On the water, Jonas Grander’s Elliot 44 CR, Matador, is 25 miles in front of Rob Bottomley’s Mat 12, Sailplane, with the Swedish team having already passed Land’s End and moving up the northerly side of the TSS zone, just two miles behind INO XXX, the IRC One frontrunner in terms of distance to the finish. Twice winner of "Offshore sailor of the year" in Sweden, Matador’s crew has competed in several editions of the Rolex Sydney Hobart Race, the Rolex Middle Sea Race, RORC Caribbean 600 and two Rolex Fastnet Races. So it’s no surprise to see the Swedes near the front in such a challenging first 24 hours at sea.
RORC Commodore James Neville has had his HH42, INO XXX, reconfigured with twin rudders and high-clew reaching sails for exactly these heavy-going conditions, the Fastnet Race playing to the strengths of INO XXX’s new optimisations.
“Just passed Land’s End after a tough and bumpy 24 hours,” reported Neville earlier this afternoon, having spent the first phase of the race flying a J4 or J3 headsail. “We settled on the J2 once the wind moderated to less than 20 knots deep in the Channel. We had a glamour sail around Lizard and Land’s End, and now we’re expecting a beat most of the way to the Rock.”
INO XXX sits around half an hour behind the front two on corrected time, and just a nose ahead of Pata Negra, the IRC 46 designed by Marc Lombard which won the Sevenstar Round Britain and Ireland Race in 2018.
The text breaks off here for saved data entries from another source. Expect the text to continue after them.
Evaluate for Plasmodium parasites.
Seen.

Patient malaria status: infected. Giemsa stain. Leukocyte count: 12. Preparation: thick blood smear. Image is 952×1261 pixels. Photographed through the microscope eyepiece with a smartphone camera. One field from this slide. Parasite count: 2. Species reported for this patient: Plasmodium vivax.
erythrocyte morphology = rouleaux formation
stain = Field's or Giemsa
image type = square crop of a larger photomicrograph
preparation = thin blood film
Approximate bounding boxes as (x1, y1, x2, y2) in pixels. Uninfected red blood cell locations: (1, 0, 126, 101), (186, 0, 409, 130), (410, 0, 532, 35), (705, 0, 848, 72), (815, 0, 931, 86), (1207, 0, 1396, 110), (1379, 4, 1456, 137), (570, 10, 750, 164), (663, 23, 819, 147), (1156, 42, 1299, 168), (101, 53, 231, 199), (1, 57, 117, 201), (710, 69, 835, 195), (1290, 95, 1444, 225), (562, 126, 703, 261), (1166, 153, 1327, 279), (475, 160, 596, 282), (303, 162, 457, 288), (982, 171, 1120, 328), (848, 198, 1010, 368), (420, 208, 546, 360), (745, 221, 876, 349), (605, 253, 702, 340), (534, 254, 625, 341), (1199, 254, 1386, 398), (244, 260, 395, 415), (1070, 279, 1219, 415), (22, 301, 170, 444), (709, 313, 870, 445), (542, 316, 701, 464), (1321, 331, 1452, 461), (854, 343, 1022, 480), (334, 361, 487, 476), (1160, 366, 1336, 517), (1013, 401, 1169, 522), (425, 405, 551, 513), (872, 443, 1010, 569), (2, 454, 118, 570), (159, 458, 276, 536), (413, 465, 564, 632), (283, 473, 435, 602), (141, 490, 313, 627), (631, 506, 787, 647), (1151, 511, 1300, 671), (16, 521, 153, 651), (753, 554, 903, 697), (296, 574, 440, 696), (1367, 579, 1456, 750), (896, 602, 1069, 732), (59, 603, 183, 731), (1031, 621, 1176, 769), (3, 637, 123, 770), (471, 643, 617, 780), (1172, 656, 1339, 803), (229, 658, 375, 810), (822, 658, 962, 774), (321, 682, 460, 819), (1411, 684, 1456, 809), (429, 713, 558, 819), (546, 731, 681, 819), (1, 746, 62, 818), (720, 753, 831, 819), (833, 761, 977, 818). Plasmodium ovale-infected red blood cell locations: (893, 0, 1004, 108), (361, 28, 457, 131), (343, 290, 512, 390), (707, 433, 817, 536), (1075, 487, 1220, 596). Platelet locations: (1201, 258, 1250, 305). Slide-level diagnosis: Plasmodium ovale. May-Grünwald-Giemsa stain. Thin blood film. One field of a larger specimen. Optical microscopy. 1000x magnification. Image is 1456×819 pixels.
INO XXX, owned by RORC Commodore James Neville. © Paul Wyeth/www.pwpictures.com
The big surprise is that there are few French boats currently in the running, in a division where the French are used to being dominant. Among the pre-race favourites were Jacques Pelletier’s Milon 41 L'Ange De Milon which won IRC One in the 2019 edition. She is out after the mainsail track ripped off the mast. Runner-up to Pelletier in 2019 and outright race winner in 2017, Didier Gaudoux’s JND39 Lann Ael 2, has also retired following damage to the mainsail.
François Goubau’s First 47.7 Moana, a mainstay of the Rolex Fastnet Race, broke her forestay and has retired from the race after so many successful finishes for the Goubau family over the years. Such is the way of the Fastnet, and especially the early stages of this edition as the fleet exited the Solent and found themselves crashing through such severe and steep-backed waves.